Olle Lindestad is currently a Ph.D. student in the Department of Zoology, Stockholm University. Olle will be defending his thesis this February. In this insight, Olle discusses with us his article “Variation in butterfly diapause duration in relation to volitinism suggests adaptation to autumn warmth, not winter cold”, how his interest in ecology was shaped, as well as his interests outside of research.
What’s your paper about?

We have used common-garden rearing and respirometry to measure the duration of diapause in butterfly pupae from different populations. Diapause is a resting state in which most temperate insects spend winter; during diapause, development toward adulthood is put on pause, and metabolic rate is greatly reduced. For many insects, an individual will leave diapause and become ready to resume development when some kind of internal biological “timer” has counted down. Populations of the same species often differ across geographic clines in the length of this “timer”, so that diapause intrinsically lasts longer for some populations than others. This could help insects adapt to different local climates (e.g. a longer or shorter winter), but the geographic pattern is often completely different for different species (sometimes longer winters correlate with a longer diapause; sometimes the opposite) which makes it difficult to infer precisely what climatic factors the insect populations have adapted to.
How did you come up with the idea for it?
This study is part of a larger research project concerned with how and why insect populations differ in their voltinism—the number of generations produced per year. We’d previously found that populations of the speckled wood butterfly, located within only 50-100 km of one another but differing somewhat in their local climate, differ in how they use daylength signals during larval development to control the number of generations produced (one generation/year in places where winter is long and summer short; two generations/year in places where summer is somewhat longer). This local adaptation includes differences in when diapause is initiated. Because of this, we were curious about whether these populations also differed genetically in how they behave once diapause is in progress. For example, breaking diapause early in the spring could be an adaptation that allows an extra generation to be fitted into the available growing season; this hypothesis would predict that populations experiencing short winters should also evolve an intrinsically shorter diapause. However, this is not at all what we found! Although populations did vary in the duration of diapause, they all appear to end their diapause so early that it shouldn’t differentially affect the timing of emergence in the spring.
What are the key messages of your article?
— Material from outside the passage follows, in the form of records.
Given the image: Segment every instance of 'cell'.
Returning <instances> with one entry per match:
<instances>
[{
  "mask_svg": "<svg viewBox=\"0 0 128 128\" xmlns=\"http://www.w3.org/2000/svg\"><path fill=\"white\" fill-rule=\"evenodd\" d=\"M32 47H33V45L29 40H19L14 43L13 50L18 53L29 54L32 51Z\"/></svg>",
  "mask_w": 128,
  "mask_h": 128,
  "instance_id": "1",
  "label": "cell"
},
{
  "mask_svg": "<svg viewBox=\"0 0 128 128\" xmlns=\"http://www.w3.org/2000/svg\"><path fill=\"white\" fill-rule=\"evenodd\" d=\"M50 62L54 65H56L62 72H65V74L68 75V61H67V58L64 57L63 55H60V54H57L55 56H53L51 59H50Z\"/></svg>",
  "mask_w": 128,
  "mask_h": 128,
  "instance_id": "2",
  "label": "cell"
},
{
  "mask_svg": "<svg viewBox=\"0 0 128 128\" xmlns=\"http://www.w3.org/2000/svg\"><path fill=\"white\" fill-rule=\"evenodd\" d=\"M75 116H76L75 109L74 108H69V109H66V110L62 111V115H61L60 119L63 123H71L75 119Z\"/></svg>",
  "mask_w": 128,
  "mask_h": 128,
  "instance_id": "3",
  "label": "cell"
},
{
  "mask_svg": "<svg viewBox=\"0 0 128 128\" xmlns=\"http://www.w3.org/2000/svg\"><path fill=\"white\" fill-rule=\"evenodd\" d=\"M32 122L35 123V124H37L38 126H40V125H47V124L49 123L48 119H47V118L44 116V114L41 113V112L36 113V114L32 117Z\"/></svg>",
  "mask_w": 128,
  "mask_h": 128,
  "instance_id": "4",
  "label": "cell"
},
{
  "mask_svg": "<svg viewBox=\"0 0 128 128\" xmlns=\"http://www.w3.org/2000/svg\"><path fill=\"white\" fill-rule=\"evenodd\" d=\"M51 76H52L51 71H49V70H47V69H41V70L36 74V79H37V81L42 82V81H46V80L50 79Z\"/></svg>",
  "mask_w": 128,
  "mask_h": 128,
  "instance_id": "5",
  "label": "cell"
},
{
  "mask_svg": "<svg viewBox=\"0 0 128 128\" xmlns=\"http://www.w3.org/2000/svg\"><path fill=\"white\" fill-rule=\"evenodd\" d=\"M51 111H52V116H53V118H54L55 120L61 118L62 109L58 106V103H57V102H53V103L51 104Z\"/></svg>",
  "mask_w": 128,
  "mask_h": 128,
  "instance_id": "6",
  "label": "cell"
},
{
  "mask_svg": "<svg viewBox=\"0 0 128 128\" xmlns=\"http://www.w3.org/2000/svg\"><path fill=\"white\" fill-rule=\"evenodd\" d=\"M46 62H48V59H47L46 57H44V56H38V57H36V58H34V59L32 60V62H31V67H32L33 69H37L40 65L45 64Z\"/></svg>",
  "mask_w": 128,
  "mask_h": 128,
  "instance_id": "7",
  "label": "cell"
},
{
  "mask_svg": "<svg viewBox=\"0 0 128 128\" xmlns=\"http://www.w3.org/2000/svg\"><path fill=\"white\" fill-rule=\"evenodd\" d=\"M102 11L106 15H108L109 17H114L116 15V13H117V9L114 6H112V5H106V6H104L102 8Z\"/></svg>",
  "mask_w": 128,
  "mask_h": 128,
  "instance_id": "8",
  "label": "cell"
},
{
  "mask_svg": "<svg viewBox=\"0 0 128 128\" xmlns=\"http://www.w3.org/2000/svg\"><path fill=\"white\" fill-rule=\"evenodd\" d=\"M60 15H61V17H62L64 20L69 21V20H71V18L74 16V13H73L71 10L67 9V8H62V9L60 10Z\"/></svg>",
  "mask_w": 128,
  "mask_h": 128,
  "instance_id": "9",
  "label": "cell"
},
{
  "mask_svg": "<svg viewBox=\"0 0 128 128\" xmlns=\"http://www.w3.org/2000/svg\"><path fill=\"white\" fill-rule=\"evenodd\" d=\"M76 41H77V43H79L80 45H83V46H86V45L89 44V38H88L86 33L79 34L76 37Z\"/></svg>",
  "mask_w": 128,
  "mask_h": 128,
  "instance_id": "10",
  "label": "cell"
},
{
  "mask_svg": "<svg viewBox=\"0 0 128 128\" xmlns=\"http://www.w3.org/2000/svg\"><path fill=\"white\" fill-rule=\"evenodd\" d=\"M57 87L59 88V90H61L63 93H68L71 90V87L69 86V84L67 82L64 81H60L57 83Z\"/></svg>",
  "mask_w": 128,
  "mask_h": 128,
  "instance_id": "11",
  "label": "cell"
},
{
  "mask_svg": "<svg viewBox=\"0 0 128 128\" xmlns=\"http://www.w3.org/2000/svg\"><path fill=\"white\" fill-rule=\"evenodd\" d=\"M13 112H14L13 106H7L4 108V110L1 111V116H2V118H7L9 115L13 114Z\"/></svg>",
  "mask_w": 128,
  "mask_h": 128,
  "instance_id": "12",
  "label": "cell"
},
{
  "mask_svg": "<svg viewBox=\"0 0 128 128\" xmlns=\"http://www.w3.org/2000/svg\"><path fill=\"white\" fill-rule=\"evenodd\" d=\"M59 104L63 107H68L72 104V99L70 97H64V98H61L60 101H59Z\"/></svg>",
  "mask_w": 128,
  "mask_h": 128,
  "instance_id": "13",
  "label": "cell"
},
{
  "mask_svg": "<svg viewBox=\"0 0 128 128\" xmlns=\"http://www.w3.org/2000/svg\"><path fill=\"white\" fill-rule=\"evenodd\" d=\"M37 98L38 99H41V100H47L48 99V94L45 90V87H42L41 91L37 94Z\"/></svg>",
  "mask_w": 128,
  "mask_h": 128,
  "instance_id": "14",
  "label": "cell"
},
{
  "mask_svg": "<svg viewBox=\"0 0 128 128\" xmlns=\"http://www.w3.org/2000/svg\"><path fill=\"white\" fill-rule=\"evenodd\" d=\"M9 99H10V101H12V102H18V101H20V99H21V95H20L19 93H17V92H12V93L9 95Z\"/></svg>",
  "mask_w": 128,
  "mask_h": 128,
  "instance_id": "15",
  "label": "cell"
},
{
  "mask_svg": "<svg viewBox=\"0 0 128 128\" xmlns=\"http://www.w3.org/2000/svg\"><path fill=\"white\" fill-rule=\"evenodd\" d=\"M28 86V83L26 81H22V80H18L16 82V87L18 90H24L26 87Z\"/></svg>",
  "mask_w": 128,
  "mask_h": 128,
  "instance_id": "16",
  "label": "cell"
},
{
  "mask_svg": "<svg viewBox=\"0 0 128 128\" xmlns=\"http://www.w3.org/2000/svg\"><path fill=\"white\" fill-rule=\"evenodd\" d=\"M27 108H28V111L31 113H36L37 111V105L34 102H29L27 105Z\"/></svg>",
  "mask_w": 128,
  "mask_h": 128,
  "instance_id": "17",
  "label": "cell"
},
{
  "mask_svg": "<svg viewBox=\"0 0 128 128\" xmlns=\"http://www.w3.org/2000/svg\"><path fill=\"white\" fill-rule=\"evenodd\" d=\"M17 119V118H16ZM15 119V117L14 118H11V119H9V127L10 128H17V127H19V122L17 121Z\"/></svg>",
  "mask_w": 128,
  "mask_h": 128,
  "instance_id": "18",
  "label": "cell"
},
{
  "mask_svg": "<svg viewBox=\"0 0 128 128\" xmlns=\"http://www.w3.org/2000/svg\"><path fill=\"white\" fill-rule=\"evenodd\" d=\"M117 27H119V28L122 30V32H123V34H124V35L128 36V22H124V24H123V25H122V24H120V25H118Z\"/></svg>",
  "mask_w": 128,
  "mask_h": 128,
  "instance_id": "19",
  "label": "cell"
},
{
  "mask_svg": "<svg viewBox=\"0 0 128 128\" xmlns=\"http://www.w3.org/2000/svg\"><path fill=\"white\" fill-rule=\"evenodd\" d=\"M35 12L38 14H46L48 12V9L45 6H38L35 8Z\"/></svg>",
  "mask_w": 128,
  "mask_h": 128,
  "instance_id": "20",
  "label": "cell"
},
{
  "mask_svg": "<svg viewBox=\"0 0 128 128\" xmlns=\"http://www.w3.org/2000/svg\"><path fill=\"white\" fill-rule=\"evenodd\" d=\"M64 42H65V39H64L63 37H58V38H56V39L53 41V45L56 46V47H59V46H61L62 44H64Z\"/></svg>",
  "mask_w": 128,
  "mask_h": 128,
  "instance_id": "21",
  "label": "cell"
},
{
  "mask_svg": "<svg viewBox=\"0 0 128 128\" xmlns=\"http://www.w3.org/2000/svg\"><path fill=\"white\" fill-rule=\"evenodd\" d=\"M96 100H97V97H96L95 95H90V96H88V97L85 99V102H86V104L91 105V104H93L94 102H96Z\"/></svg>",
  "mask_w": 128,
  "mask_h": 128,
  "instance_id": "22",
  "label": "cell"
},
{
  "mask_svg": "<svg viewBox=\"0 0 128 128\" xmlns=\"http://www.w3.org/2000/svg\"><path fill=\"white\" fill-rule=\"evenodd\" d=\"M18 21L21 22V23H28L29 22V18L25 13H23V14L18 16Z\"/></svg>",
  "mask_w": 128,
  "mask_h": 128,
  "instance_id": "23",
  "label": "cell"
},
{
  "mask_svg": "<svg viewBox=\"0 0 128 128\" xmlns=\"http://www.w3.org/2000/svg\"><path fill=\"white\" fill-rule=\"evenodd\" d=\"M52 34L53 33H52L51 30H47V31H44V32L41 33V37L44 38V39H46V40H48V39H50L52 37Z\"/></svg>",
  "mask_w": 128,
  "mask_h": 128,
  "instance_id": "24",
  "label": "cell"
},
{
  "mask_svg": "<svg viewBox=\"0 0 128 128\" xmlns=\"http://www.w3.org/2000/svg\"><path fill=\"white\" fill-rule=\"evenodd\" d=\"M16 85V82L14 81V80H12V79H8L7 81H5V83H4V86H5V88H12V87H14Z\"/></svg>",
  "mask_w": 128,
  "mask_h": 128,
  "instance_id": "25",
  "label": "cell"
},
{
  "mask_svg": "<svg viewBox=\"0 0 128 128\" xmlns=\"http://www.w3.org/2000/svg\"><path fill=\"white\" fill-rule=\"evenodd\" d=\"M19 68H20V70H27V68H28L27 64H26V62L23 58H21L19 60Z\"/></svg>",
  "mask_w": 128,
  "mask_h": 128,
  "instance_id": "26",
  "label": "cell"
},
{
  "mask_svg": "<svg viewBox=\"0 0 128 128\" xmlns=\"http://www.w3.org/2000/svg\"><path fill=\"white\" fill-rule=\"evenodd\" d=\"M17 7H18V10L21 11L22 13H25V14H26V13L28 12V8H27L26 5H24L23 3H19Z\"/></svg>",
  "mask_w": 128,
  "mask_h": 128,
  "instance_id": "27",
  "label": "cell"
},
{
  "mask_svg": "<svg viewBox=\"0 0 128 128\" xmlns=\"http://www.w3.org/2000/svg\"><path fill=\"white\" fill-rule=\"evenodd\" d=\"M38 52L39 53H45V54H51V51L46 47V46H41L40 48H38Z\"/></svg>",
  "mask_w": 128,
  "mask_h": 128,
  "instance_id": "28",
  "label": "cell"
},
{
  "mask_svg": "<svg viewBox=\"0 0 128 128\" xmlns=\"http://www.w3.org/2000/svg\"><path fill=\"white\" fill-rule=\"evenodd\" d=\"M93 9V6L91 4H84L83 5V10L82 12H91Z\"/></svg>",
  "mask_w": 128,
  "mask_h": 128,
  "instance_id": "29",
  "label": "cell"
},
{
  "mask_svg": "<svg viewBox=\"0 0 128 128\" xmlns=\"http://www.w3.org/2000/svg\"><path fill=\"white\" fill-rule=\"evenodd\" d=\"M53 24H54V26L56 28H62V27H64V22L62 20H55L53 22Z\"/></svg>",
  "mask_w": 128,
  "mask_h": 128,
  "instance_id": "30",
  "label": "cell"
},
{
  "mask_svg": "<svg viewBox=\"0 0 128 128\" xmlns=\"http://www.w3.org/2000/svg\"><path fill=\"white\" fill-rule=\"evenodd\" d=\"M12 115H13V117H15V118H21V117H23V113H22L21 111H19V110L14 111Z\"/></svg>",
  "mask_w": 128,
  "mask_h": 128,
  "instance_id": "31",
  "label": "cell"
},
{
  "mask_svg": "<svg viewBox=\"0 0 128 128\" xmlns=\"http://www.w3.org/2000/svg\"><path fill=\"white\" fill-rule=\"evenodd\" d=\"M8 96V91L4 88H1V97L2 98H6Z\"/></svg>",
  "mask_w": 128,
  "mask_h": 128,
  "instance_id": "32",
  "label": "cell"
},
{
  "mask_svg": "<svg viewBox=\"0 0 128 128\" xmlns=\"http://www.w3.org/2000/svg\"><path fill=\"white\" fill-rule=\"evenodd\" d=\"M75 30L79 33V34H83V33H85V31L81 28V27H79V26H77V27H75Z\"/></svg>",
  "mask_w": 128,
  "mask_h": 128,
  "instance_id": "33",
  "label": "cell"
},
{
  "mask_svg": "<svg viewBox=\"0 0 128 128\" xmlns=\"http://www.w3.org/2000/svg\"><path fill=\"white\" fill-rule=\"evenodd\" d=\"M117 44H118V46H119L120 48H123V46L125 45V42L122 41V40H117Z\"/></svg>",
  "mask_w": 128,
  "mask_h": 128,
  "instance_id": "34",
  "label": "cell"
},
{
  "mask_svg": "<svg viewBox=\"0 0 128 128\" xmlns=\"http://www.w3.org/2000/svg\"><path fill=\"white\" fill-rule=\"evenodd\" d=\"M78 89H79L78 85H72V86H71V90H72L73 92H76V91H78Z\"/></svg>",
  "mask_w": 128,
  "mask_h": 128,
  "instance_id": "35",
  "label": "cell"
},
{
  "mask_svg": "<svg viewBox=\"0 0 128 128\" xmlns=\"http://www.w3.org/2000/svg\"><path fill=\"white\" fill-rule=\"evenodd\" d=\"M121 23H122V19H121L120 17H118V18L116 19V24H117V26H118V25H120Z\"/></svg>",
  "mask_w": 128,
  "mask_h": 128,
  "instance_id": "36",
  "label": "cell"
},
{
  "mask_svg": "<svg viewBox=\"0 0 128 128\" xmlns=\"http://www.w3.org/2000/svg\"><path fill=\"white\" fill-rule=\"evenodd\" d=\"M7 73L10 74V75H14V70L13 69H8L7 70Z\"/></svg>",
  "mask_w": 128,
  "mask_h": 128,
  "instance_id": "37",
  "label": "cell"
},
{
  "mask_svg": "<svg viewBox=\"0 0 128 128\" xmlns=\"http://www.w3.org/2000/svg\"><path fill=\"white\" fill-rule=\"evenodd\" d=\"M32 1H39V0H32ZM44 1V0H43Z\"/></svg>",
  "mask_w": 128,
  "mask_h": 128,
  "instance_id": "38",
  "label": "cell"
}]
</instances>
An idea that our results seem to support, and that we believe can help make sense of results across other insect species as well, is that variation in diapause duration is less tied to the length of winter as such and more tied to exposure to autumn warmth. Diapause can be understood as a way for insects to prevent developing too early. As autumn moves into winter, at a certain point the weather becomes cold enough that development is prevented simply by low temperatures; an insect can safely exit diapause at this point, and development will not resume until spring warmth arrives. True to this idea, when we estimated the time points at which diapause is initiated versus when winter cold arrives in nature, the lab-measured diapause durations for each butterfly population matched these values very well. Variation in the yearly number of generations complicates these optimal diapause durations. In some cases, extending the intrinsic duration of diapause or adding an additional generation can in fact be seen as two different solutions to the same problem of synchronizing development with the seasonal cycle.
Did you have any problems setting up the experiment/gathering your data?

We actually had to scrap the entire experiment and re-run it the following year. It turned out that hundreds of our butterfly pupae had in fact not entered diapause, as a result of one of the larval rearing cabinets being wrongly programmed (through human or machine error? We may never know). But I can’t be bitter about this, because when re-running the experiment for what ultimately became this paper, we also took the opportunity to modify the methods somewhat. The population differences discussed in the paper would not have been as clearly visible using our original design.
How did you get involved in ecology?
During my first year at university, it became clear that the parts of biology that excited me the most were those where organisms were considered in their natural context; I find the interplay between species and their environment endlessly fascinating. So for elective courses and degree projects, I sought out these kinds of subjects. My bachelor’s, master’s and PhD thesis projects have all dealt with quite different organisms (tick-borne bacteria; grasses; butterflies), but all of them have explored ecological questions. I was especially happy to get the chance to work with insects for my PhD project, as the tiny but dramatic world they inhabit has always been especially close to my heart.
What do you do in your spare time?
I draw comics, grow potatoes on my balcony, and am active in the climate protest movement.
Your can read Olle’s paper here
Congrats for nice paper published in top eco-journal!
I totally agree with what is written here in the blog. Seasonal regulation of egg/larval/pupae development that is triggered by environmental cues such as day length is a key feature that should be considered during studies on life history traits. I really hope more and more researchers will bear in mind this when studying fitness traits under lab conditions.